**EXERCISE DETAILS**
Reproduce the entries below word for word, omitting the pictures.

**RECORDS**

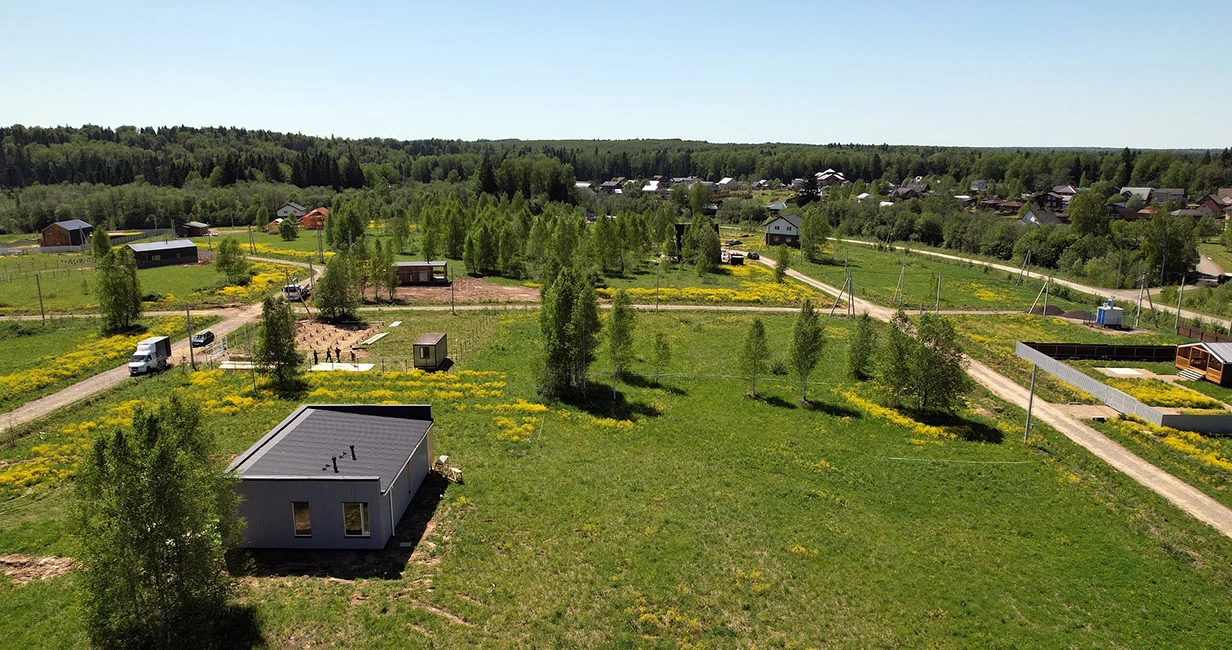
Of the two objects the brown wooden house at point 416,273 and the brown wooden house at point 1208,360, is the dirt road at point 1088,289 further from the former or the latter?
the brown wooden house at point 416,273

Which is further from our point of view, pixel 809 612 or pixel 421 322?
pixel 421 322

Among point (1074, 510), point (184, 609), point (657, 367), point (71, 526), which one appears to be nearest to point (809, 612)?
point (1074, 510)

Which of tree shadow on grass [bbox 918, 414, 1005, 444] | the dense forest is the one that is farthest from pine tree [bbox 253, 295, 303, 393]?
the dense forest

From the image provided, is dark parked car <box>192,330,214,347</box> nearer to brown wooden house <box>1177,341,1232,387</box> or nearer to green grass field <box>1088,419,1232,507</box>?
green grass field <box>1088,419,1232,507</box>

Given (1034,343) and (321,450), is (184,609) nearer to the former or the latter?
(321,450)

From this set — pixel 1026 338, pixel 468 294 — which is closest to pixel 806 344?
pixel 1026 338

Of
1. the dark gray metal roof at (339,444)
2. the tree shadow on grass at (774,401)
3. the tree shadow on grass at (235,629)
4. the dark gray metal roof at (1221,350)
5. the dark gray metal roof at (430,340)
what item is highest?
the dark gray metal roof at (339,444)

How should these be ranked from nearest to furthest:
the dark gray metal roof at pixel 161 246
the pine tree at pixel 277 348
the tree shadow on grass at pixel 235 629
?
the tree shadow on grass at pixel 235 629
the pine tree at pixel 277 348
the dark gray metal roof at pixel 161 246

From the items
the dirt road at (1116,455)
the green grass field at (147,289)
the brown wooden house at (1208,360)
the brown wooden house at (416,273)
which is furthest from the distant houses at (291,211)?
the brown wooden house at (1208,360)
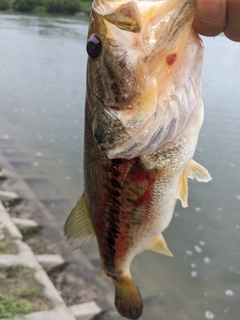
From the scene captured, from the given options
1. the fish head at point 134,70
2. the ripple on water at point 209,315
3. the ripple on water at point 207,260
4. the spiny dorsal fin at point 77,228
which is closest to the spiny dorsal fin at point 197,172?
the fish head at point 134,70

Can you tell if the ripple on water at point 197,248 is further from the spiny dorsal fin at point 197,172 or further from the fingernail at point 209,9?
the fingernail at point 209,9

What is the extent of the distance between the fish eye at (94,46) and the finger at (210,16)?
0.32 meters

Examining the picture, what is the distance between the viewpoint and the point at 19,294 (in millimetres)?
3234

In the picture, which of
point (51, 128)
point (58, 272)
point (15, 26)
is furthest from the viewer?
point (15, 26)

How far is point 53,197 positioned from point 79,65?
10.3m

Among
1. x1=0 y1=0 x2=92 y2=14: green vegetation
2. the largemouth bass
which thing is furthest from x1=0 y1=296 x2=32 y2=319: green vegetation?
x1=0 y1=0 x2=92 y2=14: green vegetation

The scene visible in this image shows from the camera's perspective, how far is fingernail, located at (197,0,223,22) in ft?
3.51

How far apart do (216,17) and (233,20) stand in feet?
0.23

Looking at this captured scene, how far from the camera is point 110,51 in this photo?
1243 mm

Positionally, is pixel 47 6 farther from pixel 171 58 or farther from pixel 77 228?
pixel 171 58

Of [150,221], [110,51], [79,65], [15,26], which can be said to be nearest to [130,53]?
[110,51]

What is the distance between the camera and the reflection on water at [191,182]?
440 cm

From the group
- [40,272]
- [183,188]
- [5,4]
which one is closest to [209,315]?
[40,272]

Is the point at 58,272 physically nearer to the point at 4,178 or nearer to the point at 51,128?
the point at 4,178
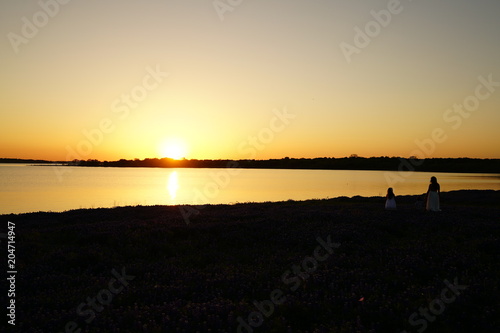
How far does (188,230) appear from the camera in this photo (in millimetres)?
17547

**RIGHT ANSWER**
Of the two objects the brown wooden house at point 416,273 and the brown wooden house at point 1208,360, is the dirt road at point 1088,289 further from the former or the latter?
the brown wooden house at point 416,273

Which is further from our point of view, pixel 809 612 or pixel 421 322?
pixel 421 322

Among point (1074, 510), point (184, 609), point (657, 367), point (71, 526), which one appears to be nearest to point (809, 612)?
point (1074, 510)

Which of tree shadow on grass [bbox 918, 414, 1005, 444] | the dense forest is the one that is farthest from pine tree [bbox 253, 295, 303, 393]?
the dense forest

From the image provided, is dark parked car <box>192,330,214,347</box> nearer to brown wooden house <box>1177,341,1232,387</box> or nearer to green grass field <box>1088,419,1232,507</box>?
green grass field <box>1088,419,1232,507</box>

Given (1034,343) and (321,450), is (184,609) nearer to the former or the latter?
(321,450)

From this set — pixel 1026 338, pixel 468 294 — which is closest to pixel 806 344?
pixel 1026 338

Of
1. the dark gray metal roof at (339,444)
2. the tree shadow on grass at (774,401)
3. the tree shadow on grass at (235,629)
4. the dark gray metal roof at (1221,350)
5. the dark gray metal roof at (430,340)
what item is highest?
the dark gray metal roof at (339,444)

How should these be ranked from nearest to furthest:
the dark gray metal roof at pixel 161 246
the pine tree at pixel 277 348
the tree shadow on grass at pixel 235 629
?
the tree shadow on grass at pixel 235 629
the pine tree at pixel 277 348
the dark gray metal roof at pixel 161 246

From the items
the dirt road at (1116,455)
the green grass field at (147,289)
the brown wooden house at (1208,360)
the brown wooden house at (416,273)
which is furthest from the distant houses at (291,211)?
the brown wooden house at (1208,360)
From the scene captured, from the given options
1. the fish head at point 134,70
2. the ripple on water at point 209,315
3. the ripple on water at point 207,260
4. the spiny dorsal fin at point 77,228
which is closest to the spiny dorsal fin at point 197,172?
the fish head at point 134,70

Can you tell if the ripple on water at point 197,248 is further from the spiny dorsal fin at point 197,172 or further from the fingernail at point 209,9?
the fingernail at point 209,9

What is the extent of the distance between the fish eye at (94,46) and the finger at (210,16)?
0.32 meters

Examining the picture, what is the distance between the viewpoint and the point at 19,294 (in millimetres)?
3234

In the picture, which of
point (51, 128)
point (58, 272)
point (15, 26)
is furthest from the viewer?
point (15, 26)

How far is point 53,197 positioned from point 79,65?
10.3m

Among
1. x1=0 y1=0 x2=92 y2=14: green vegetation
2. the largemouth bass
which thing is furthest from x1=0 y1=296 x2=32 y2=319: green vegetation?
x1=0 y1=0 x2=92 y2=14: green vegetation

The scene visible in this image shows from the camera's perspective, how far is fingernail, located at (197,0,223,22) in ft?
3.51

How far apart do (216,17) and (233,20) stand in feet?
0.23

Looking at this captured scene, how far from the camera is point 110,51 in this photo?
1243 mm

Positionally, is pixel 47 6 farther from pixel 171 58 or farther from pixel 77 228?
pixel 171 58

Of [150,221], [110,51], [79,65], [15,26], which can be said to be nearest to [130,53]?
[110,51]

What is the distance between the camera and the reflection on water at [191,182]?
440 cm

From the group
- [40,272]
- [183,188]
- [5,4]
which one is closest to [209,315]?
[40,272]

Is the point at 58,272 physically nearer to the point at 4,178 or nearer to the point at 51,128?
the point at 4,178
How far does (188,230) appear from the camera in this photo (in millimetres)?
17547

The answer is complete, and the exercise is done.